**SELECTED TEXT:**
A total of 321 potential individual variables were tested for significance as predictors in the LR models, most of which were binary geologic and other variables (Supporting Information SI 1). Independent variables were selected for inclusion by running multiple LR iterations and comparing results of automated selection procedures (backward, forward, or stepwise selections) with unspecified selection of variables. The set of variables ultimately selected had significance in most (or all) of the tested models. Potential multicollinearity was addressed by removing variables with a large variance inflation factor (generally greater than 4). In part, because few (11%) arsenic observations had concentrations greater than 10 μg/L (events), the ability to correctly predict events (sensitivity) was low. Sensitivity is mainly a function of group size (number of events), which is controlled by probability threshold; however, the receiver operating characteristics (ROC) curve integrates over all thresholds. High well-to-well arsenic variability and missing variables also contribute to low sensitivity.18,26
Several regression model fit criteria were used to assess fit of the overall model. Classification tables for selected cut-points were used to provide information on model accuracy by showing overall correct classifications, model sensitivity, and specificity, false positives, and false negatives. The area under the ROC curve (AUC), indicated numerically by the c statistic, showed how well the model discriminated between observations at different prediction probabilities. Values of the c statistic close to 0.5 indicate no predictive power and between 0.8 and 0.9 are considered excellent.51 The pseudo r-squared value is a goodness-of-fit statistic for logistic regression, similar to the r-squared value in ordinary least-squares regression, in that larger values between 0 and 1 indicate greater improvements to the model over a model with no predictors.53 R-squared values for LR are not as easy to interpret as for linear regression; for example, values can be close to 0 for models that fit well.54 The “percent deviance explained,” as the difference between the −2 log likelihood of the specified model and the intercept-only model, divided by the −2 log likelihood of the null model, also is presented as a measure of model performance (Table 4).52
Table 4.

**WHAT THE TASK REQUIRES:**
Please carry on the arsenic modeling text from the point where it stops. The rows after this point play no part in this.

**PROVIDED DATA:**

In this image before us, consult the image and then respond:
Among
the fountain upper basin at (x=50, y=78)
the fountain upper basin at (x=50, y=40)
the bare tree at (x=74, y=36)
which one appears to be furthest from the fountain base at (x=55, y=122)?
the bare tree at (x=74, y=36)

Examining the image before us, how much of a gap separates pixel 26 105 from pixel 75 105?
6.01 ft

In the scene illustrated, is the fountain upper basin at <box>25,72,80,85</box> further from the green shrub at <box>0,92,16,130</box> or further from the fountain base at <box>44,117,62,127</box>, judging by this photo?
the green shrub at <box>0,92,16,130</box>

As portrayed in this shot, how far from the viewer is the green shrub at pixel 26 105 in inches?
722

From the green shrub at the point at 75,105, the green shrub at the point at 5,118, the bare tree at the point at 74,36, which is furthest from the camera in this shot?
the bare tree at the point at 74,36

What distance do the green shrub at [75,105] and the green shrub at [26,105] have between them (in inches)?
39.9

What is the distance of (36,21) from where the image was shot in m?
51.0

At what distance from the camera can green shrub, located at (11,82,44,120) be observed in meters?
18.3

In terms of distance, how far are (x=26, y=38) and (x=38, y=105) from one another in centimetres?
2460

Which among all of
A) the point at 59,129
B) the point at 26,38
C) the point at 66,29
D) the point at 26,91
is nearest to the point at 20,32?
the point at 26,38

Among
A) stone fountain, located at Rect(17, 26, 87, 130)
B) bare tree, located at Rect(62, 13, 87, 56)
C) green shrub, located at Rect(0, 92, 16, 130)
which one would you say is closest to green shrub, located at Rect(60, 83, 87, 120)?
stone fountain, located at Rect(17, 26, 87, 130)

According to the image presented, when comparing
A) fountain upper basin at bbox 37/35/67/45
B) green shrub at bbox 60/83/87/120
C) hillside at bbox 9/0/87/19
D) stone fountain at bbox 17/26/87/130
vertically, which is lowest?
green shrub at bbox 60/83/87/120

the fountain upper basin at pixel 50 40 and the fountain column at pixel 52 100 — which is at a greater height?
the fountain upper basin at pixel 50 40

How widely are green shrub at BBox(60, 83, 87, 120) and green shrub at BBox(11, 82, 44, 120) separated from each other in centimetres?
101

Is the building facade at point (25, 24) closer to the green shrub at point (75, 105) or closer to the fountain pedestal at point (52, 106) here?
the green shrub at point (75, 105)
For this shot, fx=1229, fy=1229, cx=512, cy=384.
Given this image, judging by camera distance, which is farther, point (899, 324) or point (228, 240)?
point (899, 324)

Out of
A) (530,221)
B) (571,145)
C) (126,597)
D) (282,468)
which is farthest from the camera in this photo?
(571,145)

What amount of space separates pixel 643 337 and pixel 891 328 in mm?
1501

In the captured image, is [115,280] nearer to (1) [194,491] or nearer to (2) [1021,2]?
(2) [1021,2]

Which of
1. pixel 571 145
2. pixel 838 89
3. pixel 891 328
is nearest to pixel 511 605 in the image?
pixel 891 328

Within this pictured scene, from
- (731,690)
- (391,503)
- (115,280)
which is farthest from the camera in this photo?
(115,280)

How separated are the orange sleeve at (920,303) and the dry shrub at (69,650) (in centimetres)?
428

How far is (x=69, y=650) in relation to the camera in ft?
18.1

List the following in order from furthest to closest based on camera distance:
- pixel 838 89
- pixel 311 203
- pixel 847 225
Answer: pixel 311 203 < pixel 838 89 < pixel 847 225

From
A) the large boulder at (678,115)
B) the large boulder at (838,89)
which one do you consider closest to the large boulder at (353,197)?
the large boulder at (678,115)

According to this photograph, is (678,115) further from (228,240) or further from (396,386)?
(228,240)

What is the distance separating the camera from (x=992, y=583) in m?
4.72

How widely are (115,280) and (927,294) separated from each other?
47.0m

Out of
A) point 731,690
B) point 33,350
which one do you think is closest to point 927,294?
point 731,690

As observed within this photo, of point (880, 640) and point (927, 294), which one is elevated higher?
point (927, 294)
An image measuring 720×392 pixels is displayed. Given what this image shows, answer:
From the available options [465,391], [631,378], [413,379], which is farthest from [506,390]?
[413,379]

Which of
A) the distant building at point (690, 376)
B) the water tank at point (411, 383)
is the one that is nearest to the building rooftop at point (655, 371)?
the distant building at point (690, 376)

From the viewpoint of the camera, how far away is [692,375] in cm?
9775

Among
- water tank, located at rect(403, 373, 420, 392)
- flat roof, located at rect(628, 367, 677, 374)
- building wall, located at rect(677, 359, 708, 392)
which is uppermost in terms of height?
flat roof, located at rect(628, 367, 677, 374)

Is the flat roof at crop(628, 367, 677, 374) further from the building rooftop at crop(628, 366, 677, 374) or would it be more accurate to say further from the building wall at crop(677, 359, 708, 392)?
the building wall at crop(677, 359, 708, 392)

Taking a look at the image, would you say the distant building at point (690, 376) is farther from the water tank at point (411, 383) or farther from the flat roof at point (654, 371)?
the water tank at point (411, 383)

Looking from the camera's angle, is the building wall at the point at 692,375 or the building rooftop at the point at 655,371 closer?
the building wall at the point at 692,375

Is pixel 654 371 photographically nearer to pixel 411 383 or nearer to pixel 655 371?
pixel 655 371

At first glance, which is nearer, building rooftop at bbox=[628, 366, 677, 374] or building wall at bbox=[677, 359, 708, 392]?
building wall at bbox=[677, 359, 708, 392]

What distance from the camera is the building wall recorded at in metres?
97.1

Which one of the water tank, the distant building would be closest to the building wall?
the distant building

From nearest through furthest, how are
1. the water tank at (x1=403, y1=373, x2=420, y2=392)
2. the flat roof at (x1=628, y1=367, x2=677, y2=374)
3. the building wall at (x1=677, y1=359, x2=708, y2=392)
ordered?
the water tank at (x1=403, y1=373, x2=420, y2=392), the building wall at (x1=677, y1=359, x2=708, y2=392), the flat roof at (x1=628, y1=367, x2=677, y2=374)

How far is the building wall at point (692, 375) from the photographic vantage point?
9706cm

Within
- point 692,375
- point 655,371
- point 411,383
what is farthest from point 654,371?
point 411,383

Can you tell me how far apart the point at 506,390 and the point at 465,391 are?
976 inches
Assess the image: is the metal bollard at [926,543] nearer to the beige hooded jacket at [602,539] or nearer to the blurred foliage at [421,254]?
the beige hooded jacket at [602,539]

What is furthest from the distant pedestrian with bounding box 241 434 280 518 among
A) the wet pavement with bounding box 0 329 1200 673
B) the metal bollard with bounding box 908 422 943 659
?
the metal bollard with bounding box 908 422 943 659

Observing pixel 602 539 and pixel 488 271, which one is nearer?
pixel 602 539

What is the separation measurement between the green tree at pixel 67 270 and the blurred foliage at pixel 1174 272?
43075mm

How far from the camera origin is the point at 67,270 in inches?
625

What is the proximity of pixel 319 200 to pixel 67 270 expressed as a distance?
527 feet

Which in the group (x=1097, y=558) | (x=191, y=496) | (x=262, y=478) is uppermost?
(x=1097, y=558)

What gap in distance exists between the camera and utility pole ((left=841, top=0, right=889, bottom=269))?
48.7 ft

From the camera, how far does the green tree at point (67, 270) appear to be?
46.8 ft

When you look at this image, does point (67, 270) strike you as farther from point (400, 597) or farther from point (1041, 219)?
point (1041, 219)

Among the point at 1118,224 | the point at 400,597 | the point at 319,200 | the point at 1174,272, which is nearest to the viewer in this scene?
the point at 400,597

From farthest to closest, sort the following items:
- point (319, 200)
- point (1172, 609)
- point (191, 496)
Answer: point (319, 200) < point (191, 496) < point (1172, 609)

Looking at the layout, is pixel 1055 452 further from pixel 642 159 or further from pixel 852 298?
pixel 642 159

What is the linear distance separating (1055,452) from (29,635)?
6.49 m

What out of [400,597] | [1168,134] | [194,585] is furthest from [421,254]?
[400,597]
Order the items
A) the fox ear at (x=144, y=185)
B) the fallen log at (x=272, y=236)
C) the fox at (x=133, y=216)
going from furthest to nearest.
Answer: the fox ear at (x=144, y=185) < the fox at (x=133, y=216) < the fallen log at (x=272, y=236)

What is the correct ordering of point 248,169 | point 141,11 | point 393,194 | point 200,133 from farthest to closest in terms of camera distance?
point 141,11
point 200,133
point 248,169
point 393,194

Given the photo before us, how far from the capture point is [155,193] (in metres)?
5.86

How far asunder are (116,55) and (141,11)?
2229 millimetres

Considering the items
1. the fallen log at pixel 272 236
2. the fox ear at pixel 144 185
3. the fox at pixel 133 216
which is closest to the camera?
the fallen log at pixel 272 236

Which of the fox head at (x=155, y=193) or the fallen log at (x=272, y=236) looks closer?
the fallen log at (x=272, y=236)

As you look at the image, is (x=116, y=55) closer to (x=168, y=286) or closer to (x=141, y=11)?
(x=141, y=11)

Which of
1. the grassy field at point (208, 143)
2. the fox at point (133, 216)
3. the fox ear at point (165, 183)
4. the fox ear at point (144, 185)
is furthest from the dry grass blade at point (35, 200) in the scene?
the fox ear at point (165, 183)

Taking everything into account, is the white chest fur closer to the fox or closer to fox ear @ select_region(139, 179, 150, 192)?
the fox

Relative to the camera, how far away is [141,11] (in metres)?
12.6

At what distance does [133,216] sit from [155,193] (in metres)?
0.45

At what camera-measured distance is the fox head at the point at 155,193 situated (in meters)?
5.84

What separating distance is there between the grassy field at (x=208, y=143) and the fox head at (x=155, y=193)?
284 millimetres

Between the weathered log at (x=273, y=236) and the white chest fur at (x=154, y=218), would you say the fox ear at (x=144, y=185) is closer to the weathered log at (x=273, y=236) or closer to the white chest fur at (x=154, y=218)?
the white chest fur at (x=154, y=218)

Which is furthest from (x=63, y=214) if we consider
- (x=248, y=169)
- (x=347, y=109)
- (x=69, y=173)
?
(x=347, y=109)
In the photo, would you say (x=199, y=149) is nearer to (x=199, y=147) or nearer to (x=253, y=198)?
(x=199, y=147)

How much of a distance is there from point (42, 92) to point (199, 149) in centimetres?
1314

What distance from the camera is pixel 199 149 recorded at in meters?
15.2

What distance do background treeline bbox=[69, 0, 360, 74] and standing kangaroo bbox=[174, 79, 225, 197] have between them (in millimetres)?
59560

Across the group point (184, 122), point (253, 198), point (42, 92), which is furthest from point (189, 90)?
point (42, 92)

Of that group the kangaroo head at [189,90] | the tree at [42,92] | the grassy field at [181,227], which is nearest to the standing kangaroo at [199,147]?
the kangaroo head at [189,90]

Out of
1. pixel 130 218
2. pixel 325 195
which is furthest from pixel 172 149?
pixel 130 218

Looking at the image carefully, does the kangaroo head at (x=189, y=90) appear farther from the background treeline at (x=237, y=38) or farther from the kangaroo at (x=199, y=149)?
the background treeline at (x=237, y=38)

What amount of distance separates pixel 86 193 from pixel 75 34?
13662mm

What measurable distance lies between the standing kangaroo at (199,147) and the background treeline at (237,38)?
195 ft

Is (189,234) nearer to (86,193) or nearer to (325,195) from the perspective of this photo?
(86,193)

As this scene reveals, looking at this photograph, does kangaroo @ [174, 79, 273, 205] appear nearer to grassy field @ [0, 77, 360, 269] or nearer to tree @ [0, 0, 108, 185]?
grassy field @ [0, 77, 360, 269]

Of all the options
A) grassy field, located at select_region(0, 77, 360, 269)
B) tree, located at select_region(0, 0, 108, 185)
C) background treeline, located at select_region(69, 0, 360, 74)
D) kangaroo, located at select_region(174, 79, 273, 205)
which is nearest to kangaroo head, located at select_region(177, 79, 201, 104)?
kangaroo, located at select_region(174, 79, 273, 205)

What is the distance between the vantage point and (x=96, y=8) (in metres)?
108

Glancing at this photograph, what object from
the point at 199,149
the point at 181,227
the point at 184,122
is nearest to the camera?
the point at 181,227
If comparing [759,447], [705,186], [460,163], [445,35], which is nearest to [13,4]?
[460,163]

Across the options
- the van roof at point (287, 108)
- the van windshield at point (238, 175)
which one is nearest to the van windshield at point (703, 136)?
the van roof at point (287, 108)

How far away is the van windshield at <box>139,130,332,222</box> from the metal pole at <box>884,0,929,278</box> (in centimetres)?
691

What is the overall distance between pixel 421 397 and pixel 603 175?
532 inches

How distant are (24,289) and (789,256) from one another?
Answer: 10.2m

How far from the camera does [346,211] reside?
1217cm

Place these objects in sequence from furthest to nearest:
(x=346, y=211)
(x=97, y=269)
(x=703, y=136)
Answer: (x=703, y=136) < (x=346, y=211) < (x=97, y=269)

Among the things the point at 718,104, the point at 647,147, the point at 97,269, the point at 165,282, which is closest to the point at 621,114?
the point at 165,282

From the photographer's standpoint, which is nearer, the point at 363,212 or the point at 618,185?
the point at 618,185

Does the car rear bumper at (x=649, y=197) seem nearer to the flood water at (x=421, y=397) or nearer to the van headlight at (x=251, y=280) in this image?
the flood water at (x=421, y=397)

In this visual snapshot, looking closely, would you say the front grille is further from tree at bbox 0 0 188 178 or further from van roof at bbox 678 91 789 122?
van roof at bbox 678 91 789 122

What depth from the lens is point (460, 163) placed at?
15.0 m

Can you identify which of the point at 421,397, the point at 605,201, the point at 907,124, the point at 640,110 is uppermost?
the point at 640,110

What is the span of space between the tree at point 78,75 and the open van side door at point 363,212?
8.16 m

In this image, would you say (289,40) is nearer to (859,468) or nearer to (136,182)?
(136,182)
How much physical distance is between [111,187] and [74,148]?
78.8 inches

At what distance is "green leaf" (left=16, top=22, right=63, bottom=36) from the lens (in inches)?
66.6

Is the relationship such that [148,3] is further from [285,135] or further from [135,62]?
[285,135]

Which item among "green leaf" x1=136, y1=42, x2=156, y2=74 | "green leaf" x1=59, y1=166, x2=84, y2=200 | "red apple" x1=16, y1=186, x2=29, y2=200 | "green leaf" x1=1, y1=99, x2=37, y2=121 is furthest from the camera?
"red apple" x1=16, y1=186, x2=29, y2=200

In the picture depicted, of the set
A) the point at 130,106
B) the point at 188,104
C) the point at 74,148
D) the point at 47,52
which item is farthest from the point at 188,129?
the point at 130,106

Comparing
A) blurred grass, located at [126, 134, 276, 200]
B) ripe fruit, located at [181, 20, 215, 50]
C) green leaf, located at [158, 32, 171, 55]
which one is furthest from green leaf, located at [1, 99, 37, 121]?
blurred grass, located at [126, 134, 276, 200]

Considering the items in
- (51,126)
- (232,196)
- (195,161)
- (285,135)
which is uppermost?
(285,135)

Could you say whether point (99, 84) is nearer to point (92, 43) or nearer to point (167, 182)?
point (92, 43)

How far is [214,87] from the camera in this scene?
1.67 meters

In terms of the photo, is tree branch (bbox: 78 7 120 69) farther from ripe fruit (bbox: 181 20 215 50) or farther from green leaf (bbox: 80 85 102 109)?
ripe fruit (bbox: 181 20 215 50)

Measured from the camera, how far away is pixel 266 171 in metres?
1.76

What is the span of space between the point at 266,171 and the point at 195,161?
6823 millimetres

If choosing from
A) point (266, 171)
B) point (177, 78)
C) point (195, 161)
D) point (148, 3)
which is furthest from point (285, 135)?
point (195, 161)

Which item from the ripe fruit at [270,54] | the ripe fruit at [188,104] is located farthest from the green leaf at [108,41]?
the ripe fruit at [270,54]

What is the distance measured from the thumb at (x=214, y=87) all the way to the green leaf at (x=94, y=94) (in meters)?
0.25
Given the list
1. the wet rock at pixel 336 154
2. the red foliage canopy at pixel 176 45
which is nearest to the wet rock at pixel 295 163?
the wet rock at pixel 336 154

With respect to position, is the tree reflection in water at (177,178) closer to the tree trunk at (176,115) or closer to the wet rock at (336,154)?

**ANSWER TO THIS TASK:**
population likely to have arsenic concentration >10 μg/L in domestic well water | |||||||
---|---|---|---|---|---|---|---|
95% confidence limit | |||||||
state | domestic well population | % | model estimated number | lower | upper | estimated from other source comparison | to modeled estimate |
CT | 871 373 | 6.0 | 52 105 | 36 138 | 74 452 | 34 00066 | lower |
IL | 1 155 342 | 5.9 | 67 709 | 53 347 | 85 636 | 127 00077 | higher |
ME | 560 801 | 18 | 102 452 | 80 281 | 128 879 | 85 00078 | same |
MI | 2 675 773 | 7.2 | 192 747 | 151 408 | 246 037 | 230 00021 | same |
MN | 1 127 975 | 7.1 | 80 353 | 64 209 | 100 266 | 121 00079 | higher |
NC | 3 303 760 | 3.6 | 119 633 | 76 523 | 187 279 | 76 00023 | lower |
NH | 445 540 | 14 | 60 962 | 45 643 | 80 275 | 80 00080 | same |
NM | 303 139 | 10 | 30 990 | 24 485 | 38 647 | 35 00067 | same |
TX | 2 440 586 | 3.9 | 95 455 | 74 590 | 122 294 | 146 00081 | higher |
VT | 181 611 | 5.3 | 9716 | 6988 | 13 363 | 900082 | same |
The influence of individual observations was assessed by using output from the influence diagnostics routine within the SAS Institute’s Logistic procedure, such as the standardized Pearson chi-squared residuals and leverage.55,56 Model statistics were compared with and without potentially influential observations. Potential outliers were mapped and inspected; however, we did not identify a systematic influence of observations. We also examined graphical output from the Logistic procedure with influence option, as described in Supporting Information SI 5.
Layered Aquifers.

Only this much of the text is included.